**Exercises**
[1] Explain, in one to three sentences, why the patch adds its README file, according to what the file itself says.
[2] Reproduce the part of the patch starting with "create mode 100644" and going on through "model, from Suno.ai.".

Reading text START

From 2f66b4ad412aec7a85f40a6aa12a30853640ac91 Mon Sep 17 00:00:00 2001
From: Vaibhav Srivastav <vaibhavs10@gmail.com>
Date: Fri, 28 Apr 2023 17:00:44 +0200
Subject: [PATCH] add model card

---
 README.md | 41 +++++++++++++++++++++++++++++++++++++++++
 1 file changed, 41 insertions(+)
 create mode 100644 README.md

diff --git a/README.md b/README.md
new file mode 100644
index 0000000..44ea705
--- /dev/null
+++ b/README.md
@@ -0,0 +1,41 @@
+# Model Card: Bark
+
+This is the official codebase for running the text to audio model, from Suno.ai.
+
+The following is additional information about the models released here. 
+
+## Model Details
+
+Bark is a series of three transformer models that turn text into audio.
+
+### Text to semantic tokens
+ - Input: text, tokenized with [BERT tokenizer from Hugging Face](https://huggingface.co/docs/transformers/model_doc/bert#transformers.BertTokenizer)

Reading text END
Data below START

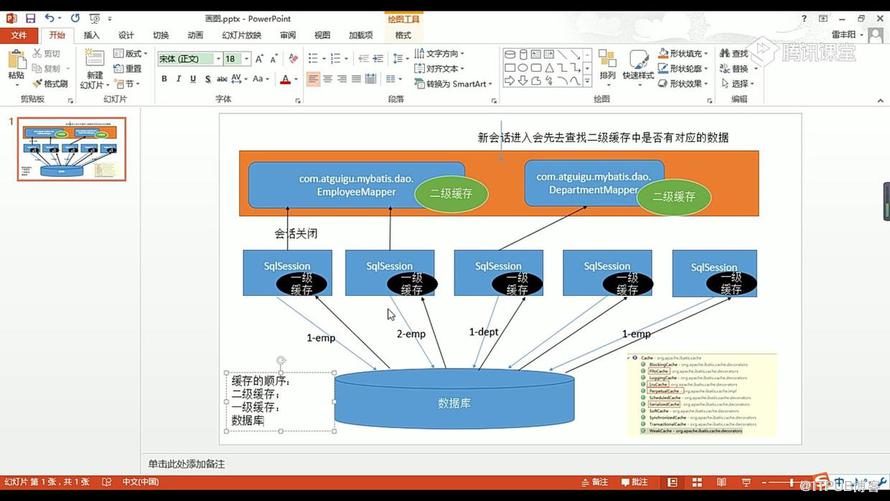 图片描述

Data below END

**Task answers**
[1] The patch adds a model card for Bark. According to the README, it gives additional information about the models released with the official codebase for running Suno.ai's text-to-audio model.

[2]
create mode 100644 README.md

diff --git a/README.md b/README.md
new file mode 100644
index 0000000..44ea705
--- /dev/null
+++ b/README.md
@@ -0,0 +1,41 @@
+# Model Card: Bark
+
+This is the official codebase for running the text to audio model, from Suno.ai.